Methods: Twenty male SD rats were randomly divided into 2 groups: normal control group and CKD group? At the second weekend, serum biochemical markers were detected? At the 6th weekend, rats were sacrificed and serum biochemical markers were detected? Aortic vascular pathology Inspection and determination of vascular calcium and phosphorus content, take femur and fifth lumbar vertebrae for bone mineral density (BMD) examination? Bone morphometric analysis? Results: At the 2nd and 6th weekends, the blood creatinine, urea nitrogen, blood phosphorus, and serum parathyroid hormone of the CKD group were significantly higher than those in the normal control group, and the blood calcium was significantly decreased. 50% of the rats in the CKD group Median vascular calcification occurred, and no vascular calcification occurred in the normal control group. The vascular calcium and phosphorus content of the CKD group was significantly greater than that of the normal control group. BMD examination. Compared with the normal control group, the total femur, femoral cortical bone, and femoral bone of the CKD group were small. The BMD of the beam bone and the fifth lumbar vertebra were significantly reduced? In terms of bone morphometry, the trabecular bone resorption and bone formation of the CKD group were at a high level and were in a high conversion state; the trabecular bone and cortical bone of the CKD group The bone mass is significantly lower than that of the normal control group; there is no significant difference in trabecular bone mineralization between the CKD group and the normal control group?

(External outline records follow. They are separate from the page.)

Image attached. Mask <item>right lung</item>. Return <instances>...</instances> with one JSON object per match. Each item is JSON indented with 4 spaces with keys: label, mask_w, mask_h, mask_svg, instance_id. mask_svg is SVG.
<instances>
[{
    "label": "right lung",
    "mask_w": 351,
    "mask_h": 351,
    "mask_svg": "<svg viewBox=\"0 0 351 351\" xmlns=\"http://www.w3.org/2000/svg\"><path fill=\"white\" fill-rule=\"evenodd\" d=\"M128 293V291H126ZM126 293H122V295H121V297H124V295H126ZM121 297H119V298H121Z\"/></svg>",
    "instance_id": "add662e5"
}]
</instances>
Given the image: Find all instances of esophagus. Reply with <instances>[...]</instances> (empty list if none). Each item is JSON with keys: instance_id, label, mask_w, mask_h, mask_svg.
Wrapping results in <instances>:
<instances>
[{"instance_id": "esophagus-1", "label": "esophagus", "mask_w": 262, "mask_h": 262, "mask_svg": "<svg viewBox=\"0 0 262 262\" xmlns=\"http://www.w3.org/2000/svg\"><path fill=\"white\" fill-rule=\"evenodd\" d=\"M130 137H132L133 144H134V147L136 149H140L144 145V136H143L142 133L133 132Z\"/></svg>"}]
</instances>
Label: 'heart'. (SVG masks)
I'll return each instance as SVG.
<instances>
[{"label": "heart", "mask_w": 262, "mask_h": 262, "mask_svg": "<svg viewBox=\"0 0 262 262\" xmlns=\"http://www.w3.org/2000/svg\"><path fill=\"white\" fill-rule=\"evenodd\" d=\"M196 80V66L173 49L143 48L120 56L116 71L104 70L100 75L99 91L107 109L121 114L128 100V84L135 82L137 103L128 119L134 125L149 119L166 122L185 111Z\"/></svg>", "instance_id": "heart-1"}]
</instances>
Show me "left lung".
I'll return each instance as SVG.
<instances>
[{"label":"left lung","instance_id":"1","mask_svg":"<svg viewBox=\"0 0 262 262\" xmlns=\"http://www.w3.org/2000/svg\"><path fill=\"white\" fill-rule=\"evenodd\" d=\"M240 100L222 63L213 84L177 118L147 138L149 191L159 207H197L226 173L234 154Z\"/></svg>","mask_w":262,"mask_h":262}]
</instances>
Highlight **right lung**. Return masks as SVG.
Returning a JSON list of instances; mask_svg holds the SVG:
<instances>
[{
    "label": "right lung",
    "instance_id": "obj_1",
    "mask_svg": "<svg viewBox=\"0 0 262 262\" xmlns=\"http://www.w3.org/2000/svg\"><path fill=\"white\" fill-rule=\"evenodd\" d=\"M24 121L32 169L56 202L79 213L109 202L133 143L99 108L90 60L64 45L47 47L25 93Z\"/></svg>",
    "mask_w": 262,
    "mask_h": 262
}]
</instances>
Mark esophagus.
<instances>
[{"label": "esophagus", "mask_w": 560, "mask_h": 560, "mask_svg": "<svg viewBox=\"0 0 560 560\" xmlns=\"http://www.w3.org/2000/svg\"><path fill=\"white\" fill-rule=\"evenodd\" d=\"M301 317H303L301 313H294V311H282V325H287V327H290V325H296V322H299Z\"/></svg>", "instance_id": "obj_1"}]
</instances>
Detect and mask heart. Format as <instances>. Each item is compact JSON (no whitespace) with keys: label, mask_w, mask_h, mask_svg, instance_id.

Conclusion: The adenine-induced CKD rat model showed hypocalcemia, high blood phosphorus and high serum parathyroid hormone; vascular calcification showed media calcification; renal osteopathy showed high trabecular bone turnover? normal mineralization And low cortical bone and trabecular bone bone mass are also in line with the characteristics of fibrous osteitis? Can adenine-induced chronic kidney disease rat model be a good carrier for future research on bone and mineral metabolism abnormalities in chronic kidney disease?